A Symbolic Act – Daoud Kuttab/Al Jazeera English
The story of Imad Abu Shakra is emblematic of the struggle for sovereignty
Imad Abu Shakra was only 17 on the 63rd anniversary of the Nakba, the catastrophe which created the Palestinian refugee problem. Born in Lebanon’s largest Palestinian refugee camp in Ein al-Hilweh, Abu Shakra spent May 14, 2011 visiting friends and paying back small debts he owed to a neighbour. His mother said that he kept on hugging and kissing her. He said he would miss her.
At dawn on May 15, 2011, Abu Shakra washed, carried out his morning prayers and headed with a friend for the buses taking protesters to Ras Marron, the nearest Lebanese town to the border with Israel. The buses were full, so he took a taxi and walked the remaining distance to the fence. He climbed it and hoisted the Palestinian flag on top. During the climb, Israeli soldiers, clearly not in any danger, shot him twice in the shoulder and chest but he survived. He died at the highest point of the fence when a fatal shot hit his heart.
United Nations vote
The story of Abu Shakra is part of a series of personal biographies of Palestinian martyrs from Lebanon documented by the Yasour media group.
Abu Shakra’s act follows hundreds, if not thousands, of Palestinians who have died attempting to carry out the symbolic act of reminding the world that Palestine exists and that its people yearn for freedom and independence. The United Nations recently voted overwhelmingly, 119-8 with 45 abstentions, to allow the raising of the flags of the UN’s two non-member states: Palestine and the Vatican.
Israel’s ambassador to the UN, Ron Prosor, said: “No vote, can turn empty symbolic gestures into a state,” but he ignores the fact that it is Israel’s military force that is continuing the illegal occupation and denying Palestinians the inalienable right of determining their own future.
The US ambassador, Samantha Power, similarly opposed the vote. The US was one of eight to vote no. She said that raising the Palestinian flag “is not an alternative to negotiations and will not bring the parties closer to peace“.
The last time Israelis and Palestinians held negotiations, it was the Israelis who blew up the talks. US Secretary of State John Kerry used the expression “poof” when explaining how the nine-month-long talks went up in smoke when the Israelis reneged on their agreement to release long-term prisoners and began building illegal settlements.
For a people desperate for a breakthrough in the decades-old conflict, any attempt to bring the case of Palestine back to centre stage is welcomed. Officials, as well as ordinary Palestinians, welcomed the UN vote at a time when the world is closely following the Syrian refugee crisis and bloody conflicts in Yemen, Libya, and Iraq.

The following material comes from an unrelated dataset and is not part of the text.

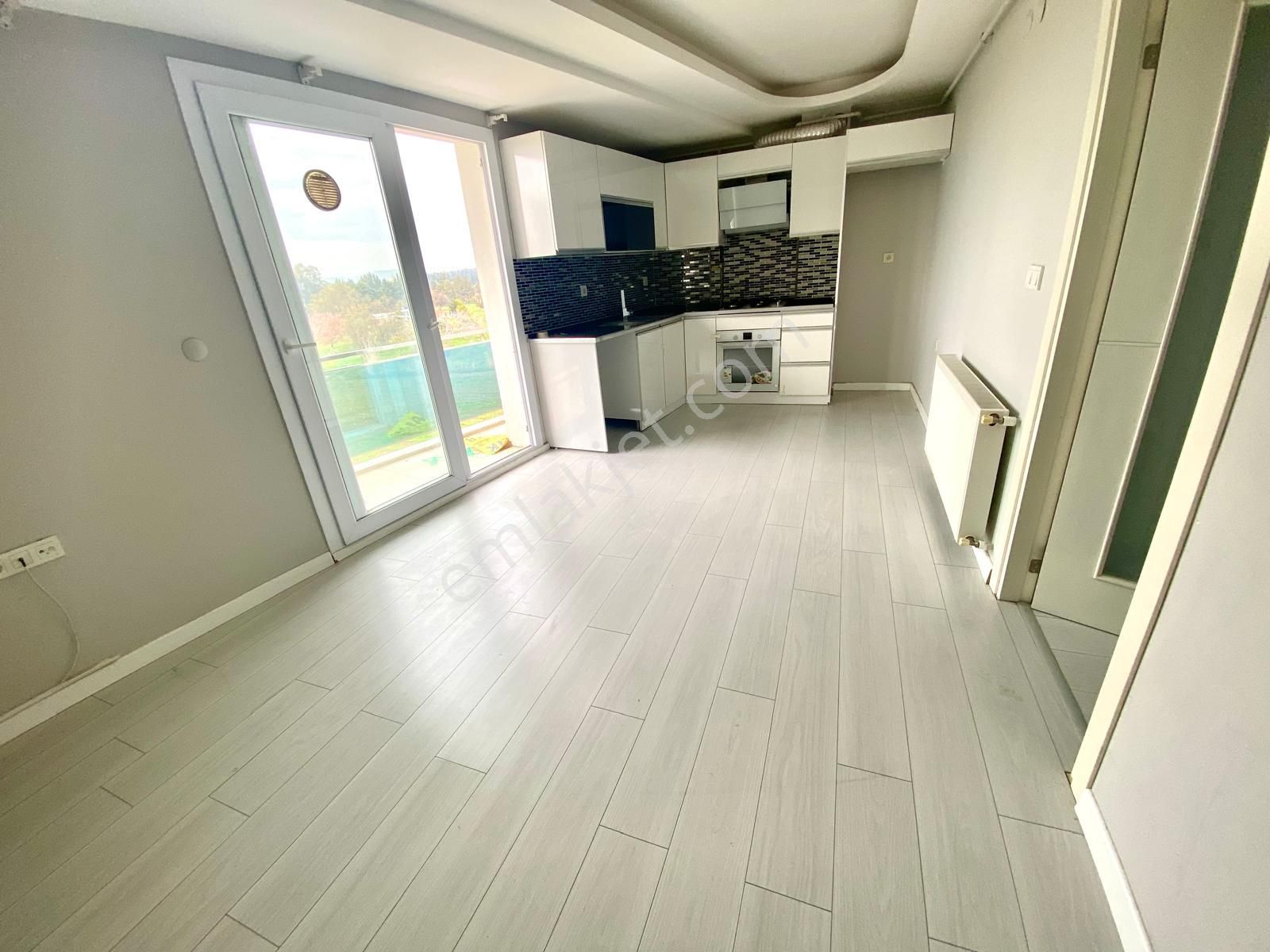 Arga'dan Buca Fırat Mah.ara Kat D.gazlı Klimalı 2+1 Kiralık Daire - Görsel 19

Welcoming a symbolic decision in the UN doesn’t and shouldn’t blind Palestinians from realities both near and far. Although the Israelis are shedding tears about the refugee crisis in Europe, Palestinian refugees from Syria have been denied permission by Israel to come and live in the West Bank despite a public welcome by Palestinian President Mahmoud Abbas.
In Gaza the multiyear siege continues unabated, and frustration levels now have UN officials concerned that the strip might be “uninhabitable“ by 2020. And while Israel bears the largest responsibility for the situation in Gaza, there is plenty of blame to be spread to the main Palestinian political/military powers Hamas and the Palestine Liberation Organization, as well as Egypt, which has kept the Rafah borders closed for almost an entire year.
On September 30, Abbas will raise the Palestinian flag outside the New York headquarters of the UN. The move might be symbolic, as is much of the trappings of the Palestinian government in Ramallah. Without sovereignty and the ability to control land, Palestine’s future holds little promise.
In the days and weeks after the shooting of Imad Abu Shakra, Palestinian families who welcomed newborn children into their homes gave their sons the name Imad. His actions are a symbol for the sovereign, independent, and democratic state that Palestinians are dying for.
Daoud Kuttab, an award-winning Palestinian journalist, is a former Ferris professor of journalism at Princeton University.